On the boundedness of $k$-algebra homomorphisms between $k$-affinoid algebras
Shou Yoshikawa
TL;DR
We analyze when every $k$-algebra homomorphism between $k$-affinoid algebras is bounded and prove an if-and-only-if criterion: boundedness holds exactly when $|k^ imes|^{\mathbb{Q}}=\mathbb{R}_{>0}$ or when $p>0$ and $[k:k^p]<\infty$. The argument blends a reduced-case analysis using compatible systems of $p$-power roots with a deformation method that reduces the general case to the reduced situation and to a derivation obstruction via $\Omega_{k\{r^{-1}T\}/k[T]}$. A concrete counterexample over $\mathbb{Q}_p$ demonstrates nonbounded maps when the criterion fails.

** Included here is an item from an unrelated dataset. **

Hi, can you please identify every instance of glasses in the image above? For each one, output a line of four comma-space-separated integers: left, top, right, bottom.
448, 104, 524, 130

These results sharpen the understanding of automatic boundedness for maps between $k$-affinoid algebras and have implications for Berkovich-type non-archimedean geometry.
Abstract
Let $k$ be a complete non-archimedean non-trivial valued field. In this paper, we investigate whether every $k$-algebra homomorphism between $k$-affinoid algebras is automatically bounded. We show that this property holds if and only if either $|k^\times|^\mathbb{Q} = \mathbb{R}_{>0}$ holds, or $k$ has positive characteristic and is $F$-finite.